But at the end of December, Silva, 43, is moving to Taylor, Texas, 30 miles northeast of Austin. And residents in the Duveneck/St. Francis neighborhood, where he has delivered mail for seven years, said he will be sorely missed.
"I've got him on my cell phone, for God's sake," said Kim Cool, who moved to the neighborhood in late 2001.
The Cools moved out of their home temporarily two years ago when it was being remodeled, but they never had to worry about their mail — or put in a change-of-address form, she said.
Silva called Cool's cell phone to alert her when packages arrived. And if mail became wet, he often dried it on the dashboard of his truck before delivery, she said.
Silva has been a Palo Alto mail carrier for more than 19 years. He grew up in San Leandro and attended high school in Fremont. He lives with his wife and 15-year-old son and 18-year-old stepdaughter in Newark.
But the Bay Area's homes are too pricey for the Silvas, so they have decided to move to Texas where his wife's mother and sister live, he said.
Silva wrote letters announcing his departure to all 276 families on his route. He addressed the envelopes to nearly all of them from memory and signed each letter, he said.
Residents said that's an example of why he is special.
"He so personified what makes a neighborhood. ... He goes out of his way," resident Deborah Baldwin said.
"It's hard to explain. It's the tiny things that make it a community — it's doing that small effort," she continued. "He's been a real delight. He is friendly and pleasant without being invasive."

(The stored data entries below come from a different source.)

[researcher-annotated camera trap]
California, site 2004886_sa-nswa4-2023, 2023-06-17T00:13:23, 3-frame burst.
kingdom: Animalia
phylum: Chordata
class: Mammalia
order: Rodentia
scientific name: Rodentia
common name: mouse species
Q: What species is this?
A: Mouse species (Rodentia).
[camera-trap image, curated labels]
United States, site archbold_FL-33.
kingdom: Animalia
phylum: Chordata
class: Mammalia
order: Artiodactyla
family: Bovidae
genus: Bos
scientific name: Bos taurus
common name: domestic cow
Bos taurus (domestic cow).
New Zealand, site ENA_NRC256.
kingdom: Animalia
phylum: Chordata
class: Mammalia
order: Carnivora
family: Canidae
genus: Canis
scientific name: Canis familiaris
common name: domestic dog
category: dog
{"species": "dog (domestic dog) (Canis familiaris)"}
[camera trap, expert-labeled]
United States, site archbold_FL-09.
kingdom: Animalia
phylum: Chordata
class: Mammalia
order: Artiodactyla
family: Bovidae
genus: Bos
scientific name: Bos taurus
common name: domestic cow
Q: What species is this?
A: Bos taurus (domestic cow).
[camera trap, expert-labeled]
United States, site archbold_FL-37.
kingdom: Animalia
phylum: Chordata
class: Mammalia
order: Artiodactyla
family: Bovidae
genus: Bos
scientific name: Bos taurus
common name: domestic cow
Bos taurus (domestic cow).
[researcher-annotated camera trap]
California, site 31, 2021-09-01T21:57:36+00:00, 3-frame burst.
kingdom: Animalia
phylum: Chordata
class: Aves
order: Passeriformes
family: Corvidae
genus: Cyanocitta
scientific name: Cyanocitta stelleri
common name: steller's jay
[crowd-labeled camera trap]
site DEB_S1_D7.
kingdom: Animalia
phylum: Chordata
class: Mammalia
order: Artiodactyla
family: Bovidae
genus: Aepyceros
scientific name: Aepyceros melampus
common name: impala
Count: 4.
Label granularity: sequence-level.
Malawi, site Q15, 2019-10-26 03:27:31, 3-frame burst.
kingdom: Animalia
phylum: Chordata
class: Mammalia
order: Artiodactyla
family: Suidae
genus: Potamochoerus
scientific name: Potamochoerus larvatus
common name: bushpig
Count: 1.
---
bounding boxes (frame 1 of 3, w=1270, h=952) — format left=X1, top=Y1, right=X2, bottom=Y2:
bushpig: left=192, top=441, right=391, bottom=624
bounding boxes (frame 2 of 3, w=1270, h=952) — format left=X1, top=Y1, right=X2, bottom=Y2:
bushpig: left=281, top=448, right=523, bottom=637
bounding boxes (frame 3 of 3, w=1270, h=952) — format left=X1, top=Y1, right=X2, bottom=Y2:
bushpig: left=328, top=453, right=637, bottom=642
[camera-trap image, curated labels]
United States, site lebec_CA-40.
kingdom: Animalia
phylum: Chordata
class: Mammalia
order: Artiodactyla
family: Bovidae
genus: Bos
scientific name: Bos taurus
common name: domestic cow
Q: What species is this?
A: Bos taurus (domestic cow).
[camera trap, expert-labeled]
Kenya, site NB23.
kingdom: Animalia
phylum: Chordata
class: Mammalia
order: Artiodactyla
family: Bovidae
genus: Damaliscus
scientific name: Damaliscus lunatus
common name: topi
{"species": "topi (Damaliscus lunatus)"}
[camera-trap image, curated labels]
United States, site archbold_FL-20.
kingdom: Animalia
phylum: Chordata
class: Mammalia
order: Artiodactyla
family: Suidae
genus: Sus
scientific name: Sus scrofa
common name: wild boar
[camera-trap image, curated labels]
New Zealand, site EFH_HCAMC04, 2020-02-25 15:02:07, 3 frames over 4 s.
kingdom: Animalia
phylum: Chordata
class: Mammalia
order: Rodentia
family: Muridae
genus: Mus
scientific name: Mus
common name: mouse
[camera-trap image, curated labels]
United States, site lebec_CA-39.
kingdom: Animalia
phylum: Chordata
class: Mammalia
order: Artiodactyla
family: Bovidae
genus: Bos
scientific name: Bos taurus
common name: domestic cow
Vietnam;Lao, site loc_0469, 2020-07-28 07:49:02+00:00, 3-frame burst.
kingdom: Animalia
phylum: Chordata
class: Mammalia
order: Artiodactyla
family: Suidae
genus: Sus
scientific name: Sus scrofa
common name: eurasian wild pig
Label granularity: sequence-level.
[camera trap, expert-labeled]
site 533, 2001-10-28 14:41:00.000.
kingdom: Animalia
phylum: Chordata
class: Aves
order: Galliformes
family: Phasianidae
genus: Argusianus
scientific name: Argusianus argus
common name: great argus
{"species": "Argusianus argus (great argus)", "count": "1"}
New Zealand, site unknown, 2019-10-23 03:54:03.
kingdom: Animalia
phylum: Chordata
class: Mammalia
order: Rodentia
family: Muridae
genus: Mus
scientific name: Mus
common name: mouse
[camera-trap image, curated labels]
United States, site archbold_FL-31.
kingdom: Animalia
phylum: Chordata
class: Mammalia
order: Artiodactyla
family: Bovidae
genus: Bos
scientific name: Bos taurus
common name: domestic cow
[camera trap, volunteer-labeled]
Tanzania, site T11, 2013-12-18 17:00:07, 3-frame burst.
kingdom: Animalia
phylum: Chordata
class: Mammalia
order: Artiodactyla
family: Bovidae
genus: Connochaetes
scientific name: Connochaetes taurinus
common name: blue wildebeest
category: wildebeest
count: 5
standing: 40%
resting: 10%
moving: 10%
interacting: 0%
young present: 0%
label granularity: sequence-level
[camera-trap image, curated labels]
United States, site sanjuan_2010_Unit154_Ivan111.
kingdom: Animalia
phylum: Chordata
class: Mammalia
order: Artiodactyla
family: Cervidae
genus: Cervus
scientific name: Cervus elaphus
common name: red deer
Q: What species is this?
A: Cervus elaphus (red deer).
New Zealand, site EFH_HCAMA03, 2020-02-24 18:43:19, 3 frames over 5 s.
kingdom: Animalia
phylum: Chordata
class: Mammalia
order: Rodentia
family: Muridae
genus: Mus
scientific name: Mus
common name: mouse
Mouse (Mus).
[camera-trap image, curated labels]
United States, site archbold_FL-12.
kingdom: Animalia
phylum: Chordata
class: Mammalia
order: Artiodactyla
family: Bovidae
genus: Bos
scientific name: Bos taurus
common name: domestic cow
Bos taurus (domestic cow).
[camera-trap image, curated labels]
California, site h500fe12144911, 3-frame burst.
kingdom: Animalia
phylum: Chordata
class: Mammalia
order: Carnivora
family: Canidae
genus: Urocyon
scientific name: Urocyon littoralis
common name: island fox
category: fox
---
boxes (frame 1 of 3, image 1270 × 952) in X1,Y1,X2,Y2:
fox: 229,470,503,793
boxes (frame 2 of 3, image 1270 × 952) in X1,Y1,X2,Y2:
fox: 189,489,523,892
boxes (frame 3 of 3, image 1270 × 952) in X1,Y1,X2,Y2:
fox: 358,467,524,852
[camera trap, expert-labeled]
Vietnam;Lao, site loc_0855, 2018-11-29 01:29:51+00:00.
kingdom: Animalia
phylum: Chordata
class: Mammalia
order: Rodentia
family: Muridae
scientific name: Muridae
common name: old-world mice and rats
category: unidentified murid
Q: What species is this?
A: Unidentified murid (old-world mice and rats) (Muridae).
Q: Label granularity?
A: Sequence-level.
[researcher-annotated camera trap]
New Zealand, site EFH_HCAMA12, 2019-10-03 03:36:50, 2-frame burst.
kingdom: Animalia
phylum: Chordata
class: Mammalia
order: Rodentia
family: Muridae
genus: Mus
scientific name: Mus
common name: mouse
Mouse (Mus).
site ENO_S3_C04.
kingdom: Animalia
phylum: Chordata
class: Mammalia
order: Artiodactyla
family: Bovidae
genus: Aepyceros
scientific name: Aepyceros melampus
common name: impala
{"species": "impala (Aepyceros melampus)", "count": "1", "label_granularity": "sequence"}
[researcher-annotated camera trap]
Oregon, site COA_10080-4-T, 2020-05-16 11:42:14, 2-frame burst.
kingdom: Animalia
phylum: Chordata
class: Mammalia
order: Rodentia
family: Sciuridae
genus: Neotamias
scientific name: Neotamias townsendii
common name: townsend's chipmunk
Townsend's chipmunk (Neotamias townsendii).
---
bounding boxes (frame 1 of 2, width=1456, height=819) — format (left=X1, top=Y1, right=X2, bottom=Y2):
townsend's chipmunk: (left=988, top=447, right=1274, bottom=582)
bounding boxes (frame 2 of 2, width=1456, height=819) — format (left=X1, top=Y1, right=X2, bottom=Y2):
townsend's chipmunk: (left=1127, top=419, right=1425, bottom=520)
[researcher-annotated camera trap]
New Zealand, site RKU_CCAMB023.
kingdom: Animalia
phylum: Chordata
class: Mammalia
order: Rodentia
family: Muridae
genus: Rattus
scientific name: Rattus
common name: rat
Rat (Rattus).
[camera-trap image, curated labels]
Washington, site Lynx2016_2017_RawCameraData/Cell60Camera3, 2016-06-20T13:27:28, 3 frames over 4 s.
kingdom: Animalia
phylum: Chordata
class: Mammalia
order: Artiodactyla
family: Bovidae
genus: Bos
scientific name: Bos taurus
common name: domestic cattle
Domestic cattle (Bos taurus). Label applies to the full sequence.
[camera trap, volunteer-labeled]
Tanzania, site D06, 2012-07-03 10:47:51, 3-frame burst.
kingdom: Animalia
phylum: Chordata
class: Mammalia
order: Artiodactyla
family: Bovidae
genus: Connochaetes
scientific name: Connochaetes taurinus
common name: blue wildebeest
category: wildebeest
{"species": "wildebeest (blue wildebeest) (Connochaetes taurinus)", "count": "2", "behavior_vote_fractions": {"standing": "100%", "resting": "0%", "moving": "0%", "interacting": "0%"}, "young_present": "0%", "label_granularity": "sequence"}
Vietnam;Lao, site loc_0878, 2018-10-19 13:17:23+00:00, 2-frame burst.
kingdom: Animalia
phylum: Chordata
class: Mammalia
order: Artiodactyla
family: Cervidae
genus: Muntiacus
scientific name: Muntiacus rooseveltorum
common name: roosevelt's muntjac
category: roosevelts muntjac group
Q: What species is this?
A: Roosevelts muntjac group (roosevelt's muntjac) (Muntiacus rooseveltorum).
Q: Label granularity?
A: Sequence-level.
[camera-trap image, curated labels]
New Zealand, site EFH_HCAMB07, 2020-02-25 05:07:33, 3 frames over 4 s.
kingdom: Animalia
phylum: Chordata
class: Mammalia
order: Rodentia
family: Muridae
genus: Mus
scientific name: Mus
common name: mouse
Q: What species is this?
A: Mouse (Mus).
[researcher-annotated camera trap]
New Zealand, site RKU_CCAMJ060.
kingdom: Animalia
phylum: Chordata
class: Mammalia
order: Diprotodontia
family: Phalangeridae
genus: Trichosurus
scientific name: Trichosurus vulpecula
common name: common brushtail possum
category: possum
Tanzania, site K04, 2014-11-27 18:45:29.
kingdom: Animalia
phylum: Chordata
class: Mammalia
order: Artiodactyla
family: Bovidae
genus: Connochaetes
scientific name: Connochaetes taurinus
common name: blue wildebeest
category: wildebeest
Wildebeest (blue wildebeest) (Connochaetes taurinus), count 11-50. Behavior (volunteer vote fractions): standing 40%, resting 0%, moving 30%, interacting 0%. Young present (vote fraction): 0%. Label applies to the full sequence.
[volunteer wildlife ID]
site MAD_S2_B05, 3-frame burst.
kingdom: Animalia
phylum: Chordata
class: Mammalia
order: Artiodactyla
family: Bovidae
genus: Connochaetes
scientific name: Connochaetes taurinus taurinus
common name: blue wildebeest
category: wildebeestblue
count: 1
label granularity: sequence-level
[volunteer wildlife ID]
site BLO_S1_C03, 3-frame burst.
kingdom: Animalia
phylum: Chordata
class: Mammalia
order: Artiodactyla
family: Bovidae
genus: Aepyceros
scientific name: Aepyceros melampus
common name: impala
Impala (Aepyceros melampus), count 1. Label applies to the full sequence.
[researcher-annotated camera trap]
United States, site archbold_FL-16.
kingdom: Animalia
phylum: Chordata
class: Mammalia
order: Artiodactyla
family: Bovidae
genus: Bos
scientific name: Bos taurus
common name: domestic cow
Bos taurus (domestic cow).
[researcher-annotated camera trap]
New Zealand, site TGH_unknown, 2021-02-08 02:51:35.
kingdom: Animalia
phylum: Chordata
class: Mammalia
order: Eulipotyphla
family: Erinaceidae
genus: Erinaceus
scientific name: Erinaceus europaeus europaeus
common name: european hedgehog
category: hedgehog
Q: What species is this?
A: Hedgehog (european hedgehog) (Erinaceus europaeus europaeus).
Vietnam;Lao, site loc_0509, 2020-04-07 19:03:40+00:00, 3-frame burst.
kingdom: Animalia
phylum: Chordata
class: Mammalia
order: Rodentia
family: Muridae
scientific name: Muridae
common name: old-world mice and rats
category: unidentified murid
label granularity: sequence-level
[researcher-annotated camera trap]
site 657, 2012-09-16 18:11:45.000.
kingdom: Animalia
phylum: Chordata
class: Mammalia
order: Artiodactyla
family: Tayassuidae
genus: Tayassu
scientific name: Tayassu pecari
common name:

When a neighbor was gone for a few months, Silva brought her mail to Baldwin's house for safekeeping.
"Another neighbor was ill and didn't pick up her mail for a few days, and he alerted the neighbors so we could check up on her," Baldwin said.
He has also never lost a piece of her mail, even when the wrong address was written on it.
For Silva, a fit, upbeat man who sports a trim, gray-frosted goatee, shorts and Santa hat, it's about selling a service.
"The problem with a lot of retail people these days is they don't give the service. I wanted to be like the carriers I knew years ago. I deliver the mail how I want it delivered for myself," he said.
Silva has cultivated good relations with his customers over time. When he adds a stamp to a letter, he casually mentions the sender's omission later. Residents pay him back when they can, he said.
Silva said that becoming a postal carrier was "a strange opportunity that came along." But it is a job he has found rewarding.
"I'm a people person and I enjoy being outside," he said.
Silva's last day at work will be Dec. 24. Just three days later, the family will move to Texas, where he will once again take up a postal route.
Every day until then, he will don a Santa Claus hat, delivering holiday parcels to the residents who consider him an integral member of their neighborhood.
"On my last day, I expect to be very busy. I'll be saying goodbye and getting hugs," he said.
On Dec. 15, more than a dozen people gathered on the corner of Greer Road and Wildwood Lane to surprise Silva with a champagne send-off. Silva could not drink on the job, but "we drank for him," Baldwin said. They presented Silva with checks and cash to help him with his move and as tokens of their appreciation.
"It's sad to see him go," Baldwin said.
Silva said in all of his years, nothing like this has ever happened to him. As he departed to complete his rounds, Silva summed up his dedication to the residents of Duveneck/St. Francis.
"This postman does ring twice," he said.